To solve the problem of how many numbers can be formed from the digits 1, 2, 3, 4, 5 (without repetition) such that the digit at the unit's place is greater than the digit at the ten's place, we can follow these steps: ### Step-by-Step Solution: 1. **Understanding the Problem:** We need to form numbers using the digits 1, 2, 3, 4, and 5. The condition is that the digit in the unit's place must be greater than the digit in the ten's place. 2. **Choosing the Ten's and Unit's Places:** We can denote the ten's place as \( T \) and the unit's place as \( U \). The condition we need to satisfy is \( U > T \). 3. **Possible Combinations:** Let's analyze the possible pairs of \( (T, U) \): - If \( T = 1 \), then \( U \) can be 2, 3, 4, or 5 (4 options). - If \( T = 2 \), then \( U \) can be 3, 4, or 5 (3 options). - If \( T = 3 \), then \( U \) can be 4 or 5 (2 options). - If \( T = 4 \), then \( U \) can only be 5 (1 option). - If \( T = 5 \), then there are no valid \( U \) (0 options). 4. **Counting Valid Pairs:** Now we can count the total valid pairs: - For \( T = 1 \): 4 options (2, 3, 4, 5) - For \( T = 2 \): 3 options (3, 4, 5) - For \( T = 3 \): 2 options (4, 5) - For \( T = 4 \): 1 option (5) - For \( T = 5 \): 0 options Total valid pairs = \( 4 + 3 + 2 + 1 + 0 = 10 \). 5. **Choosing Remaining Digits:** After choosing \( T \) and \( U \), we have 3 remaining digits from which we can choose to fill the remaining places (hundreds, thousands, etc.).
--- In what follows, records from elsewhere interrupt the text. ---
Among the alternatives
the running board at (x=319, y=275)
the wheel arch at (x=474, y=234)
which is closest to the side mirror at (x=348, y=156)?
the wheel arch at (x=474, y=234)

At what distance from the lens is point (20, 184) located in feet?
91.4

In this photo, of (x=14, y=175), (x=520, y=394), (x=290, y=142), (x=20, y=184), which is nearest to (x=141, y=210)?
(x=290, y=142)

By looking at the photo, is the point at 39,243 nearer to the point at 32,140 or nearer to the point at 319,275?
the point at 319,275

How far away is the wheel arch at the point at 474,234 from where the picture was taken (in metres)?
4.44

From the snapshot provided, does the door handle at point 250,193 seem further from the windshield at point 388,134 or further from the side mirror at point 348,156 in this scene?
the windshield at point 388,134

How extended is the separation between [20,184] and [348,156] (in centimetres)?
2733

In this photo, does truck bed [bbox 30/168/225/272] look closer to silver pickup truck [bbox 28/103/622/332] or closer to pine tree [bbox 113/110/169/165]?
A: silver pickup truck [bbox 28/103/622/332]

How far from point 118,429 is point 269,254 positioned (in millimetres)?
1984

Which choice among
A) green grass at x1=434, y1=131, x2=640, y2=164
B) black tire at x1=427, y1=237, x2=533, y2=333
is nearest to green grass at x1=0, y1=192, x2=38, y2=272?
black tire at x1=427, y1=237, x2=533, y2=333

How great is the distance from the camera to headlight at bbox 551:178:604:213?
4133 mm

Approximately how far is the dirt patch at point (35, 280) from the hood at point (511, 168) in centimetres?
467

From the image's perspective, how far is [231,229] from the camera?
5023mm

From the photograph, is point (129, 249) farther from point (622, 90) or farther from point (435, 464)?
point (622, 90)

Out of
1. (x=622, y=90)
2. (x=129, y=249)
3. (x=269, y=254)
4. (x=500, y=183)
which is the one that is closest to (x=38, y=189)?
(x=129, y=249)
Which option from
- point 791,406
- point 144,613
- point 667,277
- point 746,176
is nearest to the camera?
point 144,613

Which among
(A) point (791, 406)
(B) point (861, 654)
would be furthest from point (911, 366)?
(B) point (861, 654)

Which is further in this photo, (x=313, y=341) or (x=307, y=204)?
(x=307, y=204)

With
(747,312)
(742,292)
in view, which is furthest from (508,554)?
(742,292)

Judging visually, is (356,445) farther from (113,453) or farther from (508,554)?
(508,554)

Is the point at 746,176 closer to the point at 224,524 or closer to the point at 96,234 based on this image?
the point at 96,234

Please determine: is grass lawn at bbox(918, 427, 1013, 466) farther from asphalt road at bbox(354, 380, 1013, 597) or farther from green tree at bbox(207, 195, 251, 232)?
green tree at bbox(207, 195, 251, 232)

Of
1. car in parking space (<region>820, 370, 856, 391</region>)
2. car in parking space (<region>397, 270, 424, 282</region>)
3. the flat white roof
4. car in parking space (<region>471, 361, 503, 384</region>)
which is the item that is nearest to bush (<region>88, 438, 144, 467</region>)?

The number of ways to arrange these 3 digits is \( 3! = 6 \). 6. **Calculating Total Numbers:** Therefore, the total number of valid numbers is given by: \[ \text{Total numbers} = \text{(number of valid pairs)} \times \text{(arrangements of remaining digits)} = 10 \times 6 = 60. \] ### Final Answer: The total number of numbers that can be formed is **60**.